法華寺横笛堂・法華寺見どころ(修学旅行・観光)

法華寺横笛堂

●法華寺横笛堂は赤門(東門)を出たすぐ近くにある飛地境内に建立されていたが、その後赤門東側に移されました。横笛堂は室町時代以前に建立され、境内で最も古い建物です。内部の装飾には鎌倉時代の様式が見られます。横笛堂は元々阿弥陀如来(あみだにょらい)を本尊として安置し、阿弥陀信仰の一端を担っていたが、現在本堂に安置されている横笛像を安置していたことから「横笛堂」と言われるようになりました。ちなみに横笛堂では「平家物語」で悲恋のヒロインとされた横笛が尼僧になって住み、横笛が書き損じた手紙の反故(ほご)で自らの姿を作ったという張り子の横笛像(高さ約30センチ)が安置されていました。
横笛は平清盛(たいらのきよもり)の娘で、第80代・高倉天皇(たかくらてんのう)の皇后(中宮)、そして第81代・安徳天皇(あんとくてんのう)の生母である建礼門院(けんれいもんいん・平徳子(たいらのとくし)の召使いである雑仕女(ぞうしめ)でした。横笛は和歌・管弦・今様などに秀で、平清盛が催した西八条殿での花見の宴で舞いを披露しました。その舞姿に平清盛の嫡男・平重盛(たいらのしげもり)の家来・斎藤時頼(さいとうときより・滝口入道(たきぐちにゅうどう))が思いを寄せ、やがて二人は愛し合いました。しかし斎藤時頼の父・斎藤茂頼(さいとうしげより)が横笛の身分の低さから反対し、横笛と父の間で思い悩んだ斎藤時頼は嵯峨の往生院(おうじょういん・滝口寺(たきぐちでら))で出家して僧侶になりました。横笛は往生院を尋ねたが、斎藤時頼は会うことを拒んだことから和歌「山深み 思い入りぬる 紫の 戸のまことの道に 我を導け」と詠みました。和歌を見た斎藤時頼は再度横笛が訪ねてくると拒めないと思い、女人禁制の高野山静浄院に移りました。横笛は斎藤時頼を慕って尼僧になり、斎藤時頼と会えない悲しみから儚い生涯を終えました。ちなみに横笛は大堰川に身を投げたとも、病に倒
れたとも言われています。それを知った斎藤時頼は仏道に励み、高野聖(こうやひじり・遊行僧)になりました。斎藤時頼は高野山真言宗別格本山・大円院の8代住職になったと言われています。また1184年(元暦元年)には紀州勝浦で入水した平重盛の嫡男・平維盛(たいらのこれもり)に立ち会ったとも言われています。
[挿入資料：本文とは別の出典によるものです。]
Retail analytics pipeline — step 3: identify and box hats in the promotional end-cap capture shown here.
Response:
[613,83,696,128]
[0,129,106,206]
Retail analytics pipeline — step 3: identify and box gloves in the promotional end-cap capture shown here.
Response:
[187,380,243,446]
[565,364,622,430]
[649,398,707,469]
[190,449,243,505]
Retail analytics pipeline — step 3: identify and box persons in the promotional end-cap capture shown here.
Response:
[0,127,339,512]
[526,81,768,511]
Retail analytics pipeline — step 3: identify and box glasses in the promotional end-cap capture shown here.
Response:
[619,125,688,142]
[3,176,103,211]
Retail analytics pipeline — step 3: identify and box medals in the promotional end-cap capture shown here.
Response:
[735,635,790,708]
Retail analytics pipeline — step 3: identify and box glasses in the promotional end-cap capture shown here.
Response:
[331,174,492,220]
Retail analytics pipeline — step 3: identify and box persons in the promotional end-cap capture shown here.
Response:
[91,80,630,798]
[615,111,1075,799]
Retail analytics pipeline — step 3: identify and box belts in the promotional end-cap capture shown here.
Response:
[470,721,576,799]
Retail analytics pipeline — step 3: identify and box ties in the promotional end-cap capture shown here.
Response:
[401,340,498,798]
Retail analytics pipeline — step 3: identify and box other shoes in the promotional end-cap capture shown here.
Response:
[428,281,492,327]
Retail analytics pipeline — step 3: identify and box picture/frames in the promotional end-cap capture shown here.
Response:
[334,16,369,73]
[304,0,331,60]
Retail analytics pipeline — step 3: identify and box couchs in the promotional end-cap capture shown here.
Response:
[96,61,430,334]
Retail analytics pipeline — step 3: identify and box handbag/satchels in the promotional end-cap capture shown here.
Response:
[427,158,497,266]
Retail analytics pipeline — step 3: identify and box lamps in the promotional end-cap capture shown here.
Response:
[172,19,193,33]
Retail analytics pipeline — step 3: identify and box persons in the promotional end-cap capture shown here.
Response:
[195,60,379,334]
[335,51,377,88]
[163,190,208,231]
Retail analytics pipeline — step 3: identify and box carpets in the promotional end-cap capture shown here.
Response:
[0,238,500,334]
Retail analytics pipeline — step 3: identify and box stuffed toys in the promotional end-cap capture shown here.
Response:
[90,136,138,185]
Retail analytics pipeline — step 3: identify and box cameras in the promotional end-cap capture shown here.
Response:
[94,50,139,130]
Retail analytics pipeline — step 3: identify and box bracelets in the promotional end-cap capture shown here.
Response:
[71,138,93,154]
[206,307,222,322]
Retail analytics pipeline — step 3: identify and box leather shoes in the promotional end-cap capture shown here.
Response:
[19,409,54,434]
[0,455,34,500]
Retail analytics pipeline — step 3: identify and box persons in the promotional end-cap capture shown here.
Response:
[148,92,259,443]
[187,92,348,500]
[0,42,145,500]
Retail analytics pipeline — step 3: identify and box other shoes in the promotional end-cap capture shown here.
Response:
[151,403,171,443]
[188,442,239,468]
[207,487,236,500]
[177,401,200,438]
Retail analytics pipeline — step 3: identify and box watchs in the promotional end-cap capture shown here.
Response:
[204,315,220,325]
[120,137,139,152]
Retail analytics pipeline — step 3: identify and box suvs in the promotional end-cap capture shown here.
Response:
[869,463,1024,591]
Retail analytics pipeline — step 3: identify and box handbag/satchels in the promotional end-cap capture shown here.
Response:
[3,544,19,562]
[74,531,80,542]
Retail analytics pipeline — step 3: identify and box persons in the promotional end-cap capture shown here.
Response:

阿弥陀如来は大乗仏教の如来のひとつで、西方の極楽浄土(ごくらくじょうど)の教主とされています。阿弥陀如来は生あるものを全てを救う如来とされています。
●法華寺横笛堂は桁行三間・梁間三間で、切妻造(きりつまづくり)の本瓦葺(ほんがわらぶき)です。
切妻造は屋根の最頂部の棟(むね)から両側に葺き下ろし、その両端を棟と直角に切った屋根の形式です。切妻造は本を開いて伏せたような形で、平行な面を平(ひら)、棟と直角な面を妻(つま)と言います。切妻造は古くは真屋(まや)とも言われ、伊勢神宮(いせじんぐう)・出雲大社(いづもたいしゃ)などの社殿に採用されています。ちなみに四方向に傾斜する屋根面を持つ寄棟造(よせむねづくり)よりも格式が上とも言われています。
本瓦葺は陶器製で、断面が湾曲した矩形の平瓦と断面が半円状の丸瓦とを交互に組み合わせて屋根を葺く方法です。瓦葺は飛鳥時代に中国・朝鮮半島から寺院建築の技術とともに伝来しました。瓦葺は檜皮葺(ひわだぶき)・茅葺(かやぶき)・板葺(いたぶき)などに比べ耐水性・耐火性に優れ、台風の多い日本に適していました。